Computer programming is a field dominated by men, right?
Well, in terms of sheer numbers that’s true. Data from the US Bureau of Labor Statistics shows that 73% of US computer science workers are male coders. Across technology generally, women are underrepresented.
But, recent research suggests that women are considered better coders – but only if they hide their gender.
Here are five female coders who have made significant contributions to the field – and indeed helped change the world.
Margaret Hamilton was director of software engineering for the project that wrote the code for the Apollo Guide Computer (AGC). Developed at the MIT Instrumentation Laboratory for the Apollo 11 mission, the programmers literally had to start from scratch.
The team wrote the code for the first portable computer. Their work made the first moon landing possible and spawned a new industry. Hamilton became an expert in systems programming, but as she explained to Wired:
“When I first got into it, nobody knew what it was that we were doing. It was like the Wild West. There was no course in it. They didn’t teach it.”
Rear Admiral Dr Grace Murray Hopper pioneered the development of accessible computer programming languages written in English.
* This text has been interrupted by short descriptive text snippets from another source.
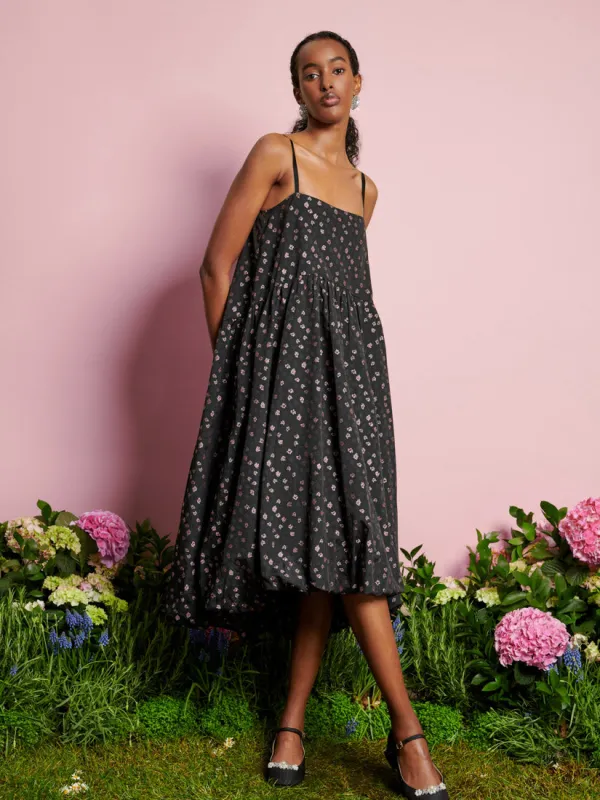 <b>DREAM</b> Pepper Floral Cami Dress sold by Sister Jane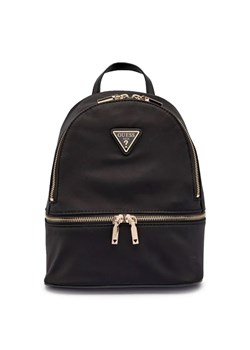 Guess Plecak FOLLIE ze sklepu Gomez Fashion Store w kategorii Plecaki - zdjęcie 184961813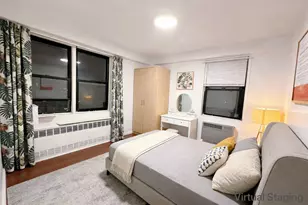 42-55 Colden St, Flushing, NY 11355 - Photo 4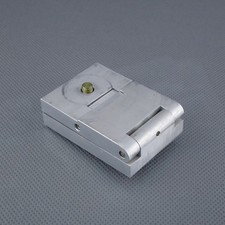 tripod part 1/4  angle bracket aluminum stand tr pie statif stativo tr pode       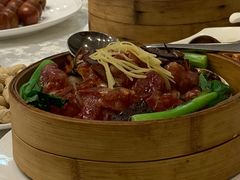 -北京理工大学国际交流中心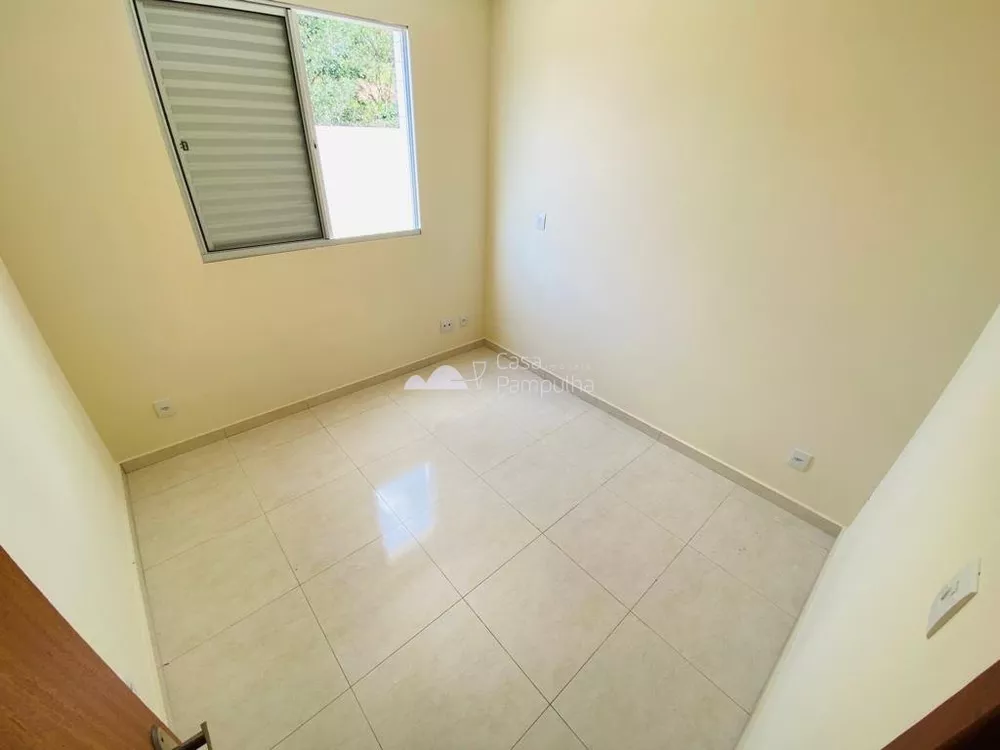 Apartamento à venda com 3 quartos, 100m² - Foto 6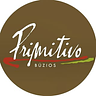 Primitivo Búzios
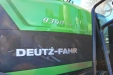 DeutzFahrSerie9Agrotron-49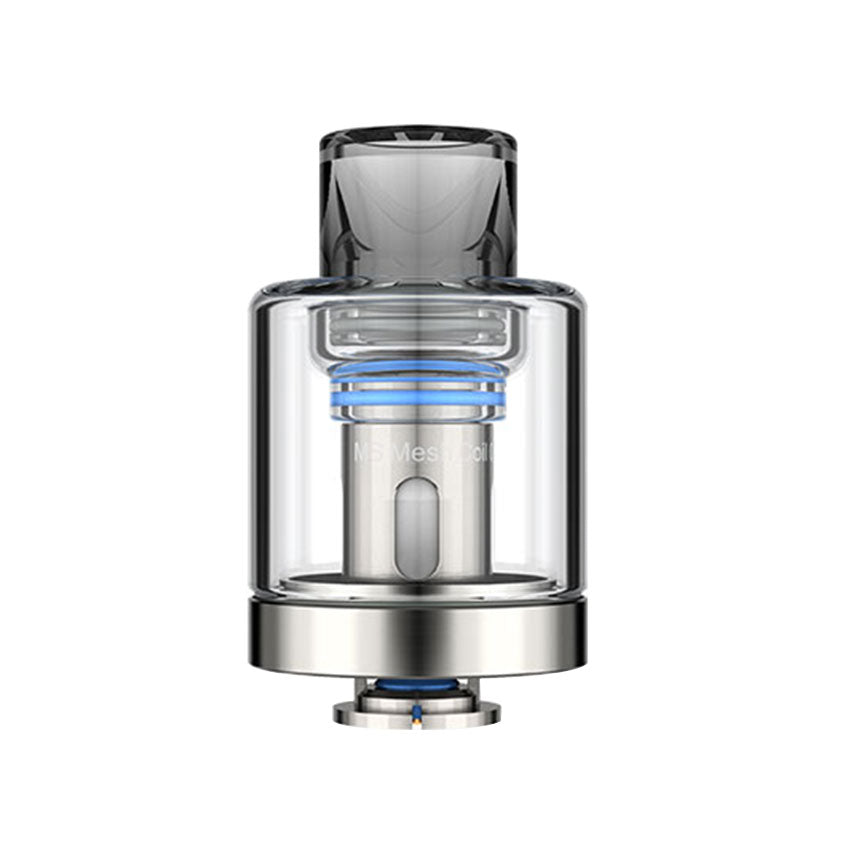 Freemax Marvos DTL Replacement Pods 4.5ml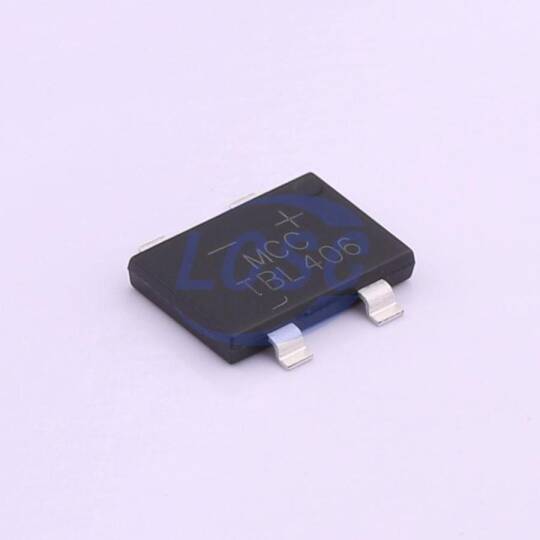 MCC TBL406-TP - 3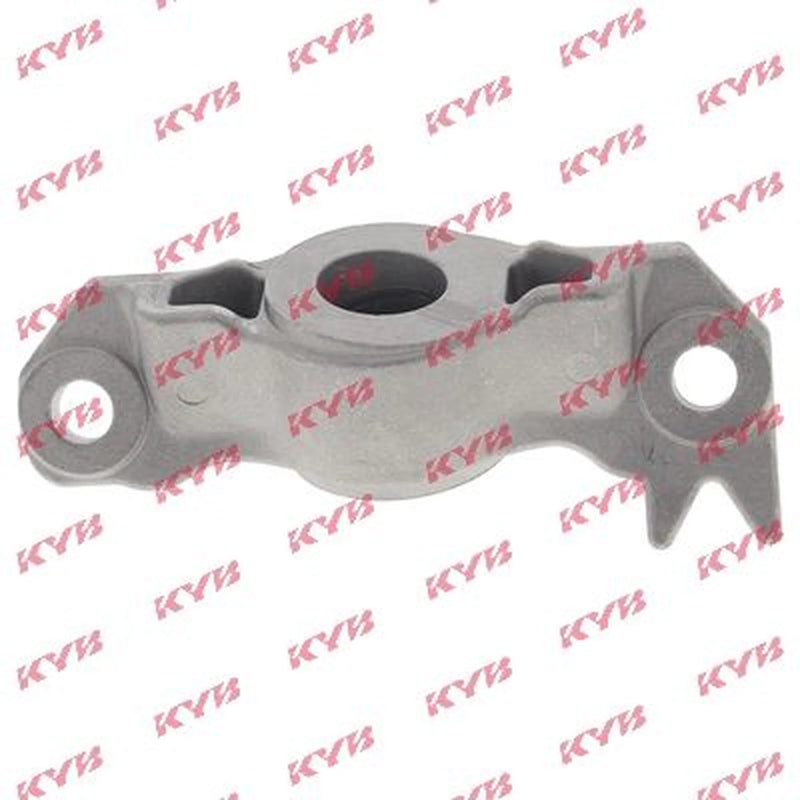 KYB Rear Right Suspension Strut Support Mount fits Opel Insignia A 2008-2017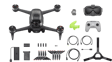 Produktbild 2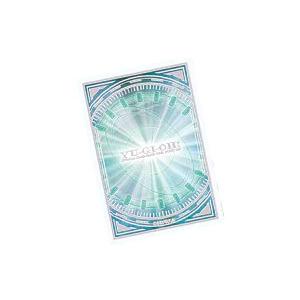 遊戯王オフィシャルカードゲーム デュエルモンスターズ 遊戯王カード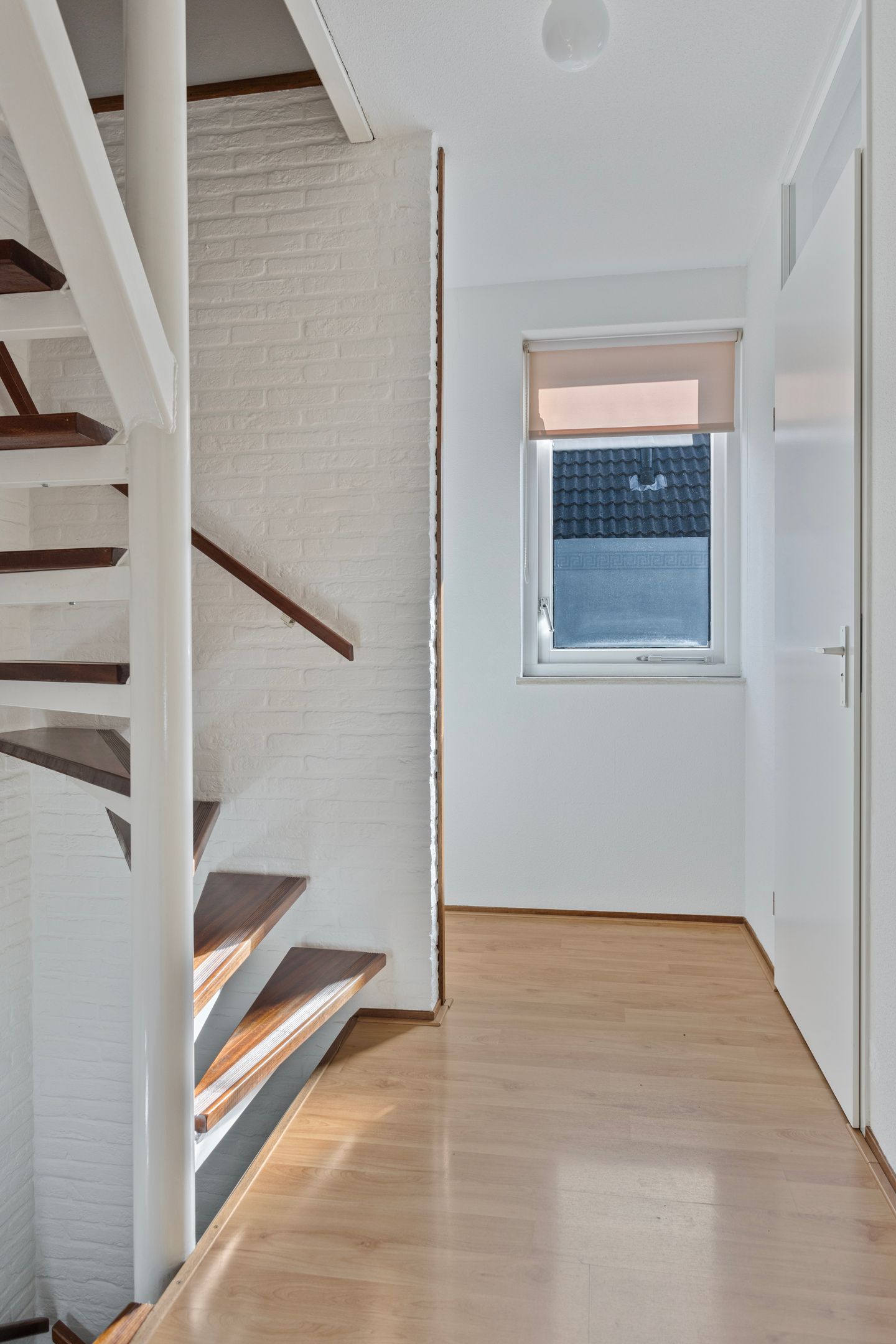 Foto 33 van Bonenkamp 5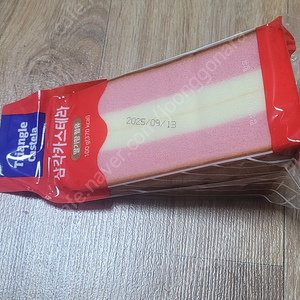 갤럭시s20fe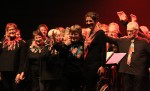 IMG_9784.1.jpg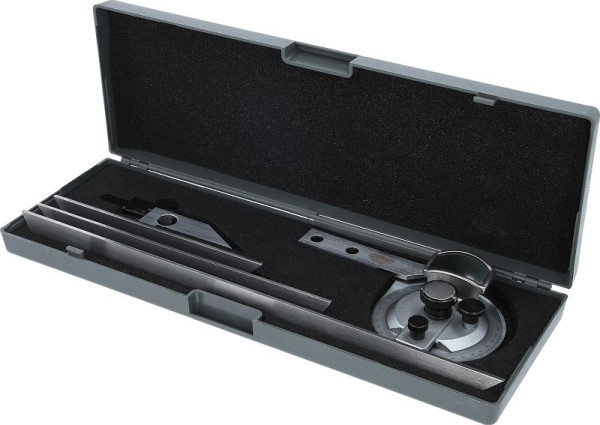 KS Tools Universal-Winkelmesser, 300mm, 300.0207, 4042146332399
She believed opening up computing to business and non-scientific applications required simpler programming languages. Established wisdom was that computers didn’t understand English and it took years before her ideas were accepted.
But through her perseverance she developed a means of programming using words rather than numbers – most notably the COBOL (Common Business Orientated Language) language.
She was described by US talk show host David Letterman as the ‘Queen of Software’.
The ENIAC women
A group of six young women who developed the first all-electronic, programmable computer as part of the US Army’s World War Two effort. When the ENIAC was first unveiled, the women received no recognition.
The daughter of British poet Lord Byron, Ada Lovelace was a Victorian mathematician. She worked with Charles Babbage on his calculating machines – he called her the “enchantress of numbers”.
At the time few women studied science or maths, and she is widely considered the founder of computing science and the world’s first computer programmer.
The British Science Museum argues she foreshadowed modern computing by a century, by understanding the ability of the calculating machines to “manipulate symbols rather than just numbers”.
Her notes on a translation of an Italian description of the machine include what is considered as the very first algorithm designed for machine processing. She also suggested the possibilities of such a device for creating graphics or music.
Immortalized in film by Keira Knightley in The Imitation Game, Joan Clarke worked alongside Alan Turing at Bletchley Park – the British codebreaking centre during World War Two.
Clarke (later Murray) worked on the project to break the German Enigma ciphers. A Cambridge mathematician, she and the rest of the team built some of the earliest computers, known as bombes. These were used to decipher German codes. It is frequently suggested that their efforts shortened the war by up to two years.
Clarke was originally employed as a clerical worker at Bletchley. Once she was promoted to work on code-breaking, she had to be officially designated as linguist, because there were no procedures in place for a senior female cryptanalyst.
She is reported to have taken great pleasure in completing forms with “Grade: Linguist, Languages: none.”